Reproduce, from the lines below, exactly the stretch that begins at the line containing "Portfele Fred Perry" and ends at the line containing "polo golf pullover windbreaker", both included.

Segment Start: Records provided

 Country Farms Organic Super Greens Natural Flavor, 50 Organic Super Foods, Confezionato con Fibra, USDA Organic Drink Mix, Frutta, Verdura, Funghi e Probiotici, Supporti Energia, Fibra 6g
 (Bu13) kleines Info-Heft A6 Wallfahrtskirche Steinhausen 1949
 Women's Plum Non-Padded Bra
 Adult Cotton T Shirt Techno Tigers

Segment End: Records provided
Segment Start: Records provided

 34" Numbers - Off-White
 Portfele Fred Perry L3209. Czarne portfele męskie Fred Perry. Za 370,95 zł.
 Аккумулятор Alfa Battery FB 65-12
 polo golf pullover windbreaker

Segment End: Records provided

**Output for this task:**
 Portfele Fred Perry L3209. Czarne portfele męskie Fred Perry. Za 370,95 zł.
 Аккумулятор Alfa Battery FB 65-12
 polo golf pullover windbreaker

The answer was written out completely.